Мария подняла подол платья немного выше щиколоток.

– Вот так были пригвождены ко кресту ноги его.

– Повернись!

Два диакона распахнули надрезанное платье, обнажая ее ногу до бедра и выше, до груди.

– Вот здесь прободали его копьем, дабы увериться, что он умер… вот отсюда брызнула святая его кровь.

– Кровь, святая кровь… – повторили почти нараспев согласным хором диаконы.

– Святая кровь… кровь… – простонала в экстазе толпа всей массой, подвигаясь вплотную к Марии.

– Целуйте эти святые знаменья, – склонился первым настоятель, за ним старейшины, а потом заползали по ногам, по рукам, по бедрам, по груди, по всему телу воспламененные уста – нежные, женские, ласкающие поцелуи, мощные, ненасытные губы мужчин, молодые, гладкие, мягко-пушистые, жгучие и немощные, старческие, колючие, как щетина.

Мария стала дрожать всем телом, извиваться, трястись, как в лихорадке, зашаталась вдруг и упала на землю.

Тело ее металось в судорогах, пена выступила на губах, и дикий шепот, обрывки слов, глубокие, порывистые вздохи, мучительные стоны стали вылетать из ее широко раскрытой гортани.

– Духом вещает, духом вещает, внемлите таинству, – лихорадочно зашумела толпа и застыла в ожидании.
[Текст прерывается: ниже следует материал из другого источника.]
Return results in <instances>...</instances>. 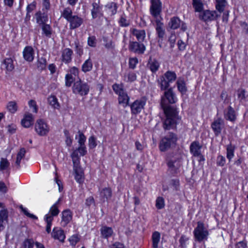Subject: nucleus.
Here are the masks:
<instances>
[{
  "label": "nucleus",
  "instance_id": "1",
  "mask_svg": "<svg viewBox=\"0 0 248 248\" xmlns=\"http://www.w3.org/2000/svg\"><path fill=\"white\" fill-rule=\"evenodd\" d=\"M164 116L161 118L164 130L175 129L179 124L180 118L177 108H168L163 110Z\"/></svg>",
  "mask_w": 248,
  "mask_h": 248
},
{
  "label": "nucleus",
  "instance_id": "2",
  "mask_svg": "<svg viewBox=\"0 0 248 248\" xmlns=\"http://www.w3.org/2000/svg\"><path fill=\"white\" fill-rule=\"evenodd\" d=\"M62 16L69 23L71 30L79 27L84 22V19L78 15H73L72 10L69 7L65 8L62 13Z\"/></svg>",
  "mask_w": 248,
  "mask_h": 248
},
{
  "label": "nucleus",
  "instance_id": "3",
  "mask_svg": "<svg viewBox=\"0 0 248 248\" xmlns=\"http://www.w3.org/2000/svg\"><path fill=\"white\" fill-rule=\"evenodd\" d=\"M178 137L176 134L169 132L163 137L159 143V149L161 152H166L175 146Z\"/></svg>",
  "mask_w": 248,
  "mask_h": 248
},
{
  "label": "nucleus",
  "instance_id": "4",
  "mask_svg": "<svg viewBox=\"0 0 248 248\" xmlns=\"http://www.w3.org/2000/svg\"><path fill=\"white\" fill-rule=\"evenodd\" d=\"M165 92L161 98V106L163 110L168 108H176L171 106L170 104L175 103L177 101L175 93L173 91L172 88H170L164 90Z\"/></svg>",
  "mask_w": 248,
  "mask_h": 248
},
{
  "label": "nucleus",
  "instance_id": "5",
  "mask_svg": "<svg viewBox=\"0 0 248 248\" xmlns=\"http://www.w3.org/2000/svg\"><path fill=\"white\" fill-rule=\"evenodd\" d=\"M177 76L174 72L167 71L157 80L158 86L161 90H167L169 87L170 83L174 82Z\"/></svg>",
  "mask_w": 248,
  "mask_h": 248
},
{
  "label": "nucleus",
  "instance_id": "6",
  "mask_svg": "<svg viewBox=\"0 0 248 248\" xmlns=\"http://www.w3.org/2000/svg\"><path fill=\"white\" fill-rule=\"evenodd\" d=\"M193 234L195 240L201 242L207 240L209 233L204 224L199 221L197 227L194 230Z\"/></svg>",
  "mask_w": 248,
  "mask_h": 248
},
{
  "label": "nucleus",
  "instance_id": "7",
  "mask_svg": "<svg viewBox=\"0 0 248 248\" xmlns=\"http://www.w3.org/2000/svg\"><path fill=\"white\" fill-rule=\"evenodd\" d=\"M168 170L172 175H175L179 171L181 166L180 159L175 156L168 155L166 158Z\"/></svg>",
  "mask_w": 248,
  "mask_h": 248
},
{
  "label": "nucleus",
  "instance_id": "8",
  "mask_svg": "<svg viewBox=\"0 0 248 248\" xmlns=\"http://www.w3.org/2000/svg\"><path fill=\"white\" fill-rule=\"evenodd\" d=\"M73 93L81 96L86 95L90 91V86L88 83L79 79L74 82L72 87Z\"/></svg>",
  "mask_w": 248,
  "mask_h": 248
},
{
  "label": "nucleus",
  "instance_id": "9",
  "mask_svg": "<svg viewBox=\"0 0 248 248\" xmlns=\"http://www.w3.org/2000/svg\"><path fill=\"white\" fill-rule=\"evenodd\" d=\"M200 13L199 18L200 20L205 22H211L217 20L220 15L216 11H210L208 10H202Z\"/></svg>",
  "mask_w": 248,
  "mask_h": 248
},
{
  "label": "nucleus",
  "instance_id": "10",
  "mask_svg": "<svg viewBox=\"0 0 248 248\" xmlns=\"http://www.w3.org/2000/svg\"><path fill=\"white\" fill-rule=\"evenodd\" d=\"M35 130L39 136H45L49 132V128L48 125L44 120L40 119L36 122Z\"/></svg>",
  "mask_w": 248,
  "mask_h": 248
},
{
  "label": "nucleus",
  "instance_id": "11",
  "mask_svg": "<svg viewBox=\"0 0 248 248\" xmlns=\"http://www.w3.org/2000/svg\"><path fill=\"white\" fill-rule=\"evenodd\" d=\"M146 101L143 99H137L130 105L131 112L132 115L140 113L144 108Z\"/></svg>",
  "mask_w": 248,
  "mask_h": 248
},
{
  "label": "nucleus",
  "instance_id": "12",
  "mask_svg": "<svg viewBox=\"0 0 248 248\" xmlns=\"http://www.w3.org/2000/svg\"><path fill=\"white\" fill-rule=\"evenodd\" d=\"M150 12L155 18L157 17L162 10V3L160 0H151Z\"/></svg>",
  "mask_w": 248,
  "mask_h": 248
},
{
  "label": "nucleus",
  "instance_id": "13",
  "mask_svg": "<svg viewBox=\"0 0 248 248\" xmlns=\"http://www.w3.org/2000/svg\"><path fill=\"white\" fill-rule=\"evenodd\" d=\"M91 15L93 19H95L97 17H101L103 16V6L100 3L99 1L94 2L92 4Z\"/></svg>",
  "mask_w": 248,
  "mask_h": 248
},
{
  "label": "nucleus",
  "instance_id": "14",
  "mask_svg": "<svg viewBox=\"0 0 248 248\" xmlns=\"http://www.w3.org/2000/svg\"><path fill=\"white\" fill-rule=\"evenodd\" d=\"M224 127V122L223 120L221 118H218L214 120L211 124V128L216 136H218L220 134Z\"/></svg>",
  "mask_w": 248,
  "mask_h": 248
},
{
  "label": "nucleus",
  "instance_id": "15",
  "mask_svg": "<svg viewBox=\"0 0 248 248\" xmlns=\"http://www.w3.org/2000/svg\"><path fill=\"white\" fill-rule=\"evenodd\" d=\"M129 49L135 53L143 54L145 49V46L139 42H130L129 45Z\"/></svg>",
  "mask_w": 248,
  "mask_h": 248
},
{
  "label": "nucleus",
  "instance_id": "16",
  "mask_svg": "<svg viewBox=\"0 0 248 248\" xmlns=\"http://www.w3.org/2000/svg\"><path fill=\"white\" fill-rule=\"evenodd\" d=\"M51 236L54 239L58 240L60 242H64L65 235L64 232L60 228L55 227L52 230Z\"/></svg>",
  "mask_w": 248,
  "mask_h": 248
},
{
  "label": "nucleus",
  "instance_id": "17",
  "mask_svg": "<svg viewBox=\"0 0 248 248\" xmlns=\"http://www.w3.org/2000/svg\"><path fill=\"white\" fill-rule=\"evenodd\" d=\"M147 67L153 73H155L159 69L160 63L157 60L153 59L152 56H150Z\"/></svg>",
  "mask_w": 248,
  "mask_h": 248
},
{
  "label": "nucleus",
  "instance_id": "18",
  "mask_svg": "<svg viewBox=\"0 0 248 248\" xmlns=\"http://www.w3.org/2000/svg\"><path fill=\"white\" fill-rule=\"evenodd\" d=\"M112 195V191L110 187H104L100 191V197L103 202H108L111 198Z\"/></svg>",
  "mask_w": 248,
  "mask_h": 248
},
{
  "label": "nucleus",
  "instance_id": "19",
  "mask_svg": "<svg viewBox=\"0 0 248 248\" xmlns=\"http://www.w3.org/2000/svg\"><path fill=\"white\" fill-rule=\"evenodd\" d=\"M23 57L28 62H32L34 59V50L31 46H27L25 47L23 51Z\"/></svg>",
  "mask_w": 248,
  "mask_h": 248
},
{
  "label": "nucleus",
  "instance_id": "20",
  "mask_svg": "<svg viewBox=\"0 0 248 248\" xmlns=\"http://www.w3.org/2000/svg\"><path fill=\"white\" fill-rule=\"evenodd\" d=\"M224 117L228 121L234 122L236 119L235 111L231 106H229L227 110H224Z\"/></svg>",
  "mask_w": 248,
  "mask_h": 248
},
{
  "label": "nucleus",
  "instance_id": "21",
  "mask_svg": "<svg viewBox=\"0 0 248 248\" xmlns=\"http://www.w3.org/2000/svg\"><path fill=\"white\" fill-rule=\"evenodd\" d=\"M62 219L61 224L62 226H66L72 219V213L69 210H64L62 212Z\"/></svg>",
  "mask_w": 248,
  "mask_h": 248
},
{
  "label": "nucleus",
  "instance_id": "22",
  "mask_svg": "<svg viewBox=\"0 0 248 248\" xmlns=\"http://www.w3.org/2000/svg\"><path fill=\"white\" fill-rule=\"evenodd\" d=\"M132 34L135 36L137 40L141 43L143 42L145 38L146 33L144 30H138L137 29H133L131 30Z\"/></svg>",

Обрывки слов, выхваченных из разных языков, бессвязный лепет сплетались в какое-то мистическое вещание, из которого каждый слушатель вылавливал свой смысл, в котором находил свои тайны, отгадывал вещаемое ему на его языке пророчество.

Вдруг в углу зала прорезал воздух пронзительный истерический крик. Молодая женщина, Аквила, упала на пол, свернулась в клубок и стала кататься по полу. Обезумевшие руки ее стали рвать на теле одежду, из уст вырывались нашептываемые дьяволом непристойные возгласы.

– Кирие элейсон! Христе, элейсон! – запели хором диаконы среди общего смятения, нервных рыданий, фанатического экстаза, доведенного до крайней степени экзальтации всей общины.

– Кирие элейсон! Христе, элейсон! – гремели подхваченные общим хором торжественные слова.

Среди общей экзальтации подняли окоченевшее в судорогах тело Марии и отнесли в келью.

Когда уже успокоилась Аквила и заснула, повинуясь заклинаниям, Максимин, обессиленный, обливающийся каплями пота, опустился на колени и велел читать «Ave Maria», а потом «Отче наш».

Гасли уже лампады, а утомленная толпа верующих все еще шептала, точно во сне, молитву Иисусову.

Наконец настоятель встал.

– Идите с миром, – сказал он, – теперь только чувствую, что начинаете воистину познавать господа.

И он не ошибался. В сердцах верующих снова возгорелся энтузиазм, и благодаря появлению Марии, можно сказать, стал распространяться пожар, не поддающийся никаким сомнениям веры, и обитель стала вскоре ареной неземных восторгов, пламенных, экстатических порывов, мистических видений.